Di questa marca si trova traccia nella controversia di Amalrico di Bène sull’affermazione paolina «Dio è tutto in tutte le cose» e nel frammento di Davide di Dinant sull’identità di Dio-mente-materia. Questo e non altro è l’oggetto del pensiero. È il fuoriessere della teoria degli oggetti inesistenti di Alexius Meinong, che ci conduce agli altri scritti di questo libro-intarsio: Sul concetto di esigenza, Sullo scrivere proemi e La musica suprema. Musica e politica.

Cos’è infatti un’esigenza se non la possibilità del possibile? Il futuro nel presente, che lo libera dalla necessità e rende reale la possibilità.
Così nella tradizione ebraica «il messianico si presenta come un altro mondo che esige di esistere in questo mondo… come la sua distorsione parodica». Esso è beatitudine di coloro più lontani da una realizzazione fattuale: i puri, i poveri di spirito, i miti, i piangenti (nel fate come non paolino), i perseguitati, i profughi, beati qui e ora, non in un al di là procrastinabile all’infinito.

L’esigenza è il sonno dell’atto, la dormizione della vita, che a volte in sogno detta le condizioni di possibilità della lingua, che è musica, esperienza della Musa. In Grecia le Muse esprimono l’articolazione originaria della parola, musica che è, per natura, impossibilità di dire. Il poeta perviene a far propria una parola che non gli appartiene. Le cicale nel Fedro: il canto esprimeva questo folle piacere, al punto che gli uomini smettevano di nutrirsi e morivano senza accorgersene. Musica e politica erano dunque espressioni inseparate, sì che ne La Repubblica non si possono cambiare i modi musicali senza cambiare le leggi fondamentali della città; e, aggiungiamo, nella Lettera V ogni Costituzione ha una propria voce, che distingue monarchia, aristocrazia e democrazia. Ma il principio musaico è anche la soglia sbarrata della finitudine. Il compito della filosofia in quanto musica consiste allora nello scavalco delle Muse in direzione della loro madre, Mnemosine, per liberare l’uomo dal destino.
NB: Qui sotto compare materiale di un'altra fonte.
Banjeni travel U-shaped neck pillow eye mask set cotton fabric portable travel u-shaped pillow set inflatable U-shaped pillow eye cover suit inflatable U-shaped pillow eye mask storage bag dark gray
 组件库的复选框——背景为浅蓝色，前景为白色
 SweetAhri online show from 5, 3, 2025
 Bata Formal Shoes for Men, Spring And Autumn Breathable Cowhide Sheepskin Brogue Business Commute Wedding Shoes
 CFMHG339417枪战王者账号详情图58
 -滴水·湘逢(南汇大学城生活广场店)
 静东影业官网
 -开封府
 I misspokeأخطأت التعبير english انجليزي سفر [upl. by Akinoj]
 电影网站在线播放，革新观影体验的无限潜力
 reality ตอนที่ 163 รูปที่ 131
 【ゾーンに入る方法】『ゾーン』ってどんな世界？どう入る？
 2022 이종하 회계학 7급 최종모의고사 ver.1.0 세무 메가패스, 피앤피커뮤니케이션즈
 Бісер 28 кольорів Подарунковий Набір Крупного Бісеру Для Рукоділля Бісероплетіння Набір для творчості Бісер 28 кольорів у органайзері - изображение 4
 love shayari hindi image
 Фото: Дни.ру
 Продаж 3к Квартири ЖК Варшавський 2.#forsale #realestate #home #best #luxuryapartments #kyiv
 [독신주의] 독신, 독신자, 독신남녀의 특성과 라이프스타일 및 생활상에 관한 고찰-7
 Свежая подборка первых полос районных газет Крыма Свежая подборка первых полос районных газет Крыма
La filosofia, manìa affidata alla cura di Eros, affetta l’anima ed è reminiscenza del bello vero. La manìa filosofica attinge al luogo del principio musaico. Poichè la politica è opera del destino divino in singoli uomini, è generata da questa manìa. Se dunque la politica è musicalmente condizionata, la musicalità di un’epoca ne segna il destino politico. Oggi il nesso musaico gira a vuoto, la politica è annuncio stonato e vacua vocalità. Tanto più allora «il compito politico è… un compito poetico, rispetto al quale è necessario che artisti e filosofi uniscano le loro forze». E se la ricerca che ha a cuore la verità ha carattere proemiale, ciò che Foucault aveva chiamato il reale della filosofia, il suo compito, consisterà nell’interrompere il flusso insensato delle frasi e dei suoni – per restituire il pensiero al suo luogo musaico.